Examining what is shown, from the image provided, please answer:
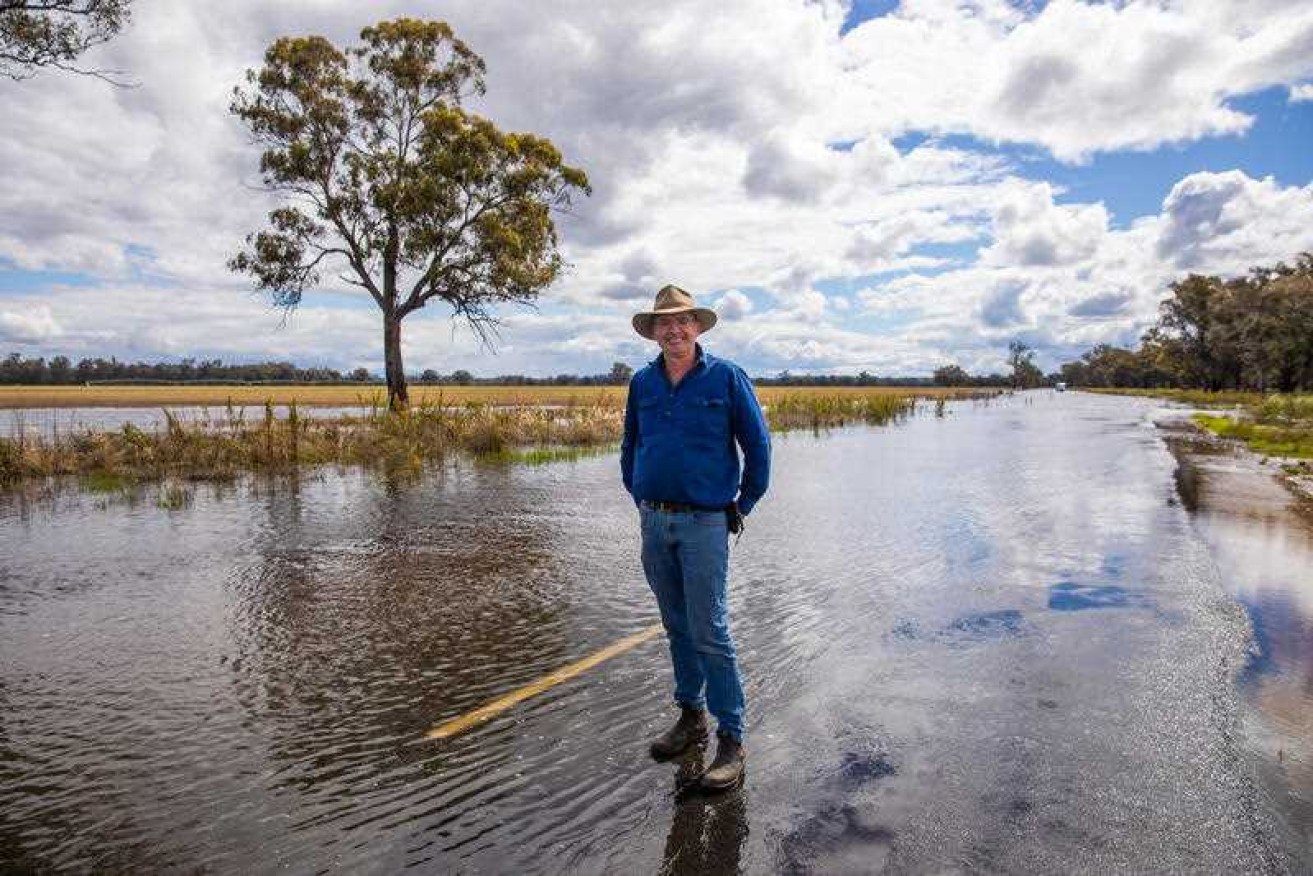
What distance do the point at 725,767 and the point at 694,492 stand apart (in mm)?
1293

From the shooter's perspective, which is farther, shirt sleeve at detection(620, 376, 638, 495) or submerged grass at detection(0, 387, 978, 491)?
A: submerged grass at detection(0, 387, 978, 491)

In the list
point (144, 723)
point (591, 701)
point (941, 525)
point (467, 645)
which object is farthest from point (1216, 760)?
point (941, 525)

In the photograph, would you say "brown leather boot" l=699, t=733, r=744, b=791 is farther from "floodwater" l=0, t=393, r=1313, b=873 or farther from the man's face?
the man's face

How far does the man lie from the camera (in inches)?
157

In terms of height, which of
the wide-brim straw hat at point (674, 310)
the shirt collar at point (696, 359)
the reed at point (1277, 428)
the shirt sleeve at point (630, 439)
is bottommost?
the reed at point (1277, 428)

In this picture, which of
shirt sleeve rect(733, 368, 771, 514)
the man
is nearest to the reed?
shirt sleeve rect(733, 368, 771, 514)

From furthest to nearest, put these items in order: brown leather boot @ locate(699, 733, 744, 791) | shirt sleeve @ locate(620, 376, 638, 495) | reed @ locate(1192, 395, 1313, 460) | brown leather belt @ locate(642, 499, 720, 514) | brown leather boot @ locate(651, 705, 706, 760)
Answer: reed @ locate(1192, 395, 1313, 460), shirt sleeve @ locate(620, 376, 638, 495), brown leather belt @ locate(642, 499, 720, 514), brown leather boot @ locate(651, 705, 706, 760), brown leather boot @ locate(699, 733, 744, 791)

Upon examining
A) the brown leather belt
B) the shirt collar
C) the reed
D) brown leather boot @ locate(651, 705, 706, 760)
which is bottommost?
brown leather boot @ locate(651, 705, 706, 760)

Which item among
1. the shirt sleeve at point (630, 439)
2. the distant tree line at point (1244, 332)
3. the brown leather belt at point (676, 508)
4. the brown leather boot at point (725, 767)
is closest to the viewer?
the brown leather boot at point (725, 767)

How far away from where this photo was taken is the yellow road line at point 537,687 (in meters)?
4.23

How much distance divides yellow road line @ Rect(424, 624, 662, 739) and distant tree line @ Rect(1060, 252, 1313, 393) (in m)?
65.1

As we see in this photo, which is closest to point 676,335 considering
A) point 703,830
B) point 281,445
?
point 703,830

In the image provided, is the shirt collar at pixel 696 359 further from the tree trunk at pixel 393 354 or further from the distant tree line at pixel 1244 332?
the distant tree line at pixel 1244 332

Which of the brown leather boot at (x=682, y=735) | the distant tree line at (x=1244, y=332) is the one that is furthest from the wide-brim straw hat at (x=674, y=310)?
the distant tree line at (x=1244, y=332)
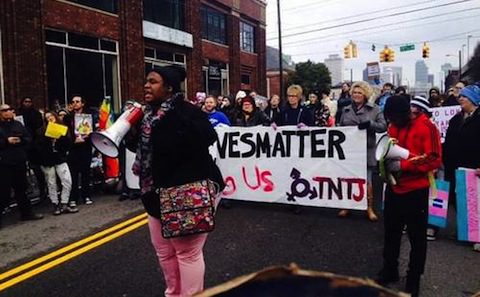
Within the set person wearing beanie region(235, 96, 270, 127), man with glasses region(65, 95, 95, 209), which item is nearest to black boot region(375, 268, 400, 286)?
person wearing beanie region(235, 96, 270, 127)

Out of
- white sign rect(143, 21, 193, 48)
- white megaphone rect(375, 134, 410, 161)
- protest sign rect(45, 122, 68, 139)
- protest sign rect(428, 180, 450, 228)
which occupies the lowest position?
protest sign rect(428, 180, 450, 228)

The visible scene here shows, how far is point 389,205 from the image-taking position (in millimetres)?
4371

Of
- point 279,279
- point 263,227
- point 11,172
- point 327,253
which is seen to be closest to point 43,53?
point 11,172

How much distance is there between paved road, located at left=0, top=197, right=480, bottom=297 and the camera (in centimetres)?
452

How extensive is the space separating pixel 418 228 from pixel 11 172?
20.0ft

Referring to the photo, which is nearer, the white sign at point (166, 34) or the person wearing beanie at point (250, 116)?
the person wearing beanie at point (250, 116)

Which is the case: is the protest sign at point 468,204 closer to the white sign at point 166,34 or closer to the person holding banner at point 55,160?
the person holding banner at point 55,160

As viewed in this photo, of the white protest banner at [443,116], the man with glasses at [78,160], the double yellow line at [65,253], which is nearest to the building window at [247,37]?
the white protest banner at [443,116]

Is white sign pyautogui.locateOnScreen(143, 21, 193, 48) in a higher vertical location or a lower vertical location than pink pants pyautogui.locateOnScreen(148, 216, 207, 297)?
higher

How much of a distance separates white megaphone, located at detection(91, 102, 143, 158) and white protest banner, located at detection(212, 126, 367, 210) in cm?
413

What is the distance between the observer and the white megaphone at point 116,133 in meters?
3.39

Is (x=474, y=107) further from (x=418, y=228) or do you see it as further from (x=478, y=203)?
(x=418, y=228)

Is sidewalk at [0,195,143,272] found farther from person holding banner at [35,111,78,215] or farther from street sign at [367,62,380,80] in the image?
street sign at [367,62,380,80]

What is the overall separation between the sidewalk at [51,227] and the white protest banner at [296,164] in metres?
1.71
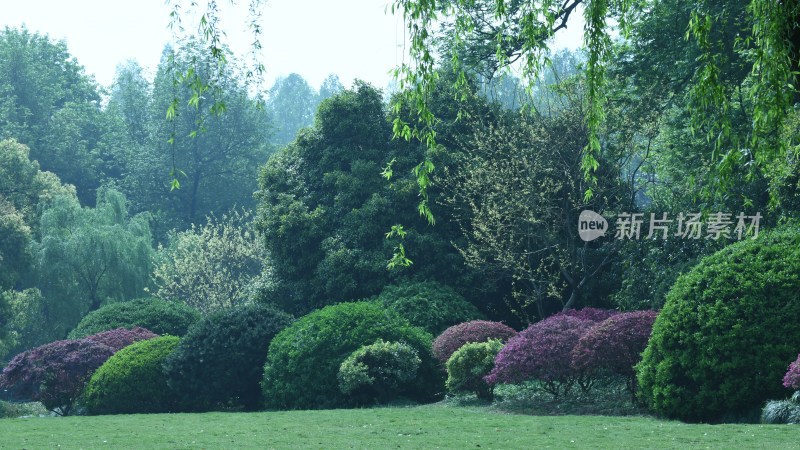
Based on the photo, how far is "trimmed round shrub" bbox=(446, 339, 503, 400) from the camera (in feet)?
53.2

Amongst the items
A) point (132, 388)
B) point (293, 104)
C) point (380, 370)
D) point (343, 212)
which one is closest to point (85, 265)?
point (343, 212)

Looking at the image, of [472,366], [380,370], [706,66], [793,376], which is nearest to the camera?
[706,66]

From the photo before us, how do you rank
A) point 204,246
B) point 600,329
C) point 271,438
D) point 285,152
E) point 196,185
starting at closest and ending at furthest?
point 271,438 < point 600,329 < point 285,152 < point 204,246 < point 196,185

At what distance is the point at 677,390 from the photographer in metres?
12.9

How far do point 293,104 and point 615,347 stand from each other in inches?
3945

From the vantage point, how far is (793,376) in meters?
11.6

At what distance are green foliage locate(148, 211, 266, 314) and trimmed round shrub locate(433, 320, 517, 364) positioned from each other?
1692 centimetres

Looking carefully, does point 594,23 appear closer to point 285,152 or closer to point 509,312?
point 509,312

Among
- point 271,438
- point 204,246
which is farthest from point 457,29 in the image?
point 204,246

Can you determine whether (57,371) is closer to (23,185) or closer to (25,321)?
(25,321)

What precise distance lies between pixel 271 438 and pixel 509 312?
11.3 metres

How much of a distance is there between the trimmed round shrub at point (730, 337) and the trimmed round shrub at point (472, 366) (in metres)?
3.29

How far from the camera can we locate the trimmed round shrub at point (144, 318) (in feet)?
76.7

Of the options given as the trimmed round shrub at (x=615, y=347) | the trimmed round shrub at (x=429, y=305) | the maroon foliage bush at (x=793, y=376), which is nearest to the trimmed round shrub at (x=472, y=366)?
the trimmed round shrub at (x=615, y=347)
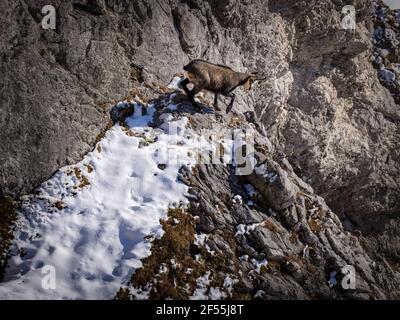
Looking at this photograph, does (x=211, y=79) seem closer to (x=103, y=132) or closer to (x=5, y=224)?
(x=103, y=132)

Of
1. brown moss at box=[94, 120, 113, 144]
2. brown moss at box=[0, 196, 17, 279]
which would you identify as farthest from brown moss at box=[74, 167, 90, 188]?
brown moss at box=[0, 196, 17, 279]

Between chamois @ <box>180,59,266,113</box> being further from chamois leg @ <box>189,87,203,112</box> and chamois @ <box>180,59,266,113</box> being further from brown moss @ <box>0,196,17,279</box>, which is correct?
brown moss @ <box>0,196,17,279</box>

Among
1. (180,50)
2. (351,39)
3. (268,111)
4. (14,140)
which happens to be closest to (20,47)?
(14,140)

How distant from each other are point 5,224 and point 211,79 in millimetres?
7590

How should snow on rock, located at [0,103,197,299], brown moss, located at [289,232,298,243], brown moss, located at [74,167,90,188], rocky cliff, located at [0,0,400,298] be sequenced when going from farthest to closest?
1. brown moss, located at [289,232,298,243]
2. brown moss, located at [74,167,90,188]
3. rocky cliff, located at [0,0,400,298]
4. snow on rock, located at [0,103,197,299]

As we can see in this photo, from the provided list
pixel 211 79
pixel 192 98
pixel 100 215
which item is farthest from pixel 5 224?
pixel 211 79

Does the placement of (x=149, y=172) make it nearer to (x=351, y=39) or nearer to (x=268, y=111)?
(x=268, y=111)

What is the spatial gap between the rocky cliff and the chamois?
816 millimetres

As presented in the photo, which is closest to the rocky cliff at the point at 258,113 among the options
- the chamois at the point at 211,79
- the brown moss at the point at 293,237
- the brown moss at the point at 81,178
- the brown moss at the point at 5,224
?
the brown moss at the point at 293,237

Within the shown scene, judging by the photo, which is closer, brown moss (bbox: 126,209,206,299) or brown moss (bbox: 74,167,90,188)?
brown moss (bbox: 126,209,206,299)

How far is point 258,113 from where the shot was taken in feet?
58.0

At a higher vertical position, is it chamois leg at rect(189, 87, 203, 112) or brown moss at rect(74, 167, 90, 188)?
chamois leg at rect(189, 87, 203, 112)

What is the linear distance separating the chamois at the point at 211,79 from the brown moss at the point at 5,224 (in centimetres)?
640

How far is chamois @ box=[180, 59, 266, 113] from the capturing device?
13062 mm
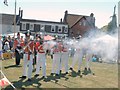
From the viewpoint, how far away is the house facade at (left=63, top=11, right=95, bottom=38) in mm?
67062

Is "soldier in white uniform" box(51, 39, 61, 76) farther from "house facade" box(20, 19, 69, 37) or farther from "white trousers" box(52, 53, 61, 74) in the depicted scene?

******

§ **What you should do**
Output each line of the listing above, word for word, from the one holding "How far is point 258,113" through the last line, both included; omit the pictures.

§ **Problem solution**
How far is point 258,113 from where the shot was taken in feet?
58.0

At a higher vertical position, is it chamois leg at rect(189, 87, 203, 112) or brown moss at rect(74, 167, 90, 188)?
chamois leg at rect(189, 87, 203, 112)

What is the linear distance separating the chamois at the point at 211,79 from the brown moss at the point at 5,224 (in centimetres)?
640

How far is chamois @ box=[180, 59, 266, 113] from the capturing device?
13062 mm
From the viewpoint, how far away is the house facade at (left=63, top=11, right=95, bottom=38) in mm?
67062

Is "soldier in white uniform" box(51, 39, 61, 76) farther from "house facade" box(20, 19, 69, 37) or farther from "white trousers" box(52, 53, 61, 74) in the depicted scene?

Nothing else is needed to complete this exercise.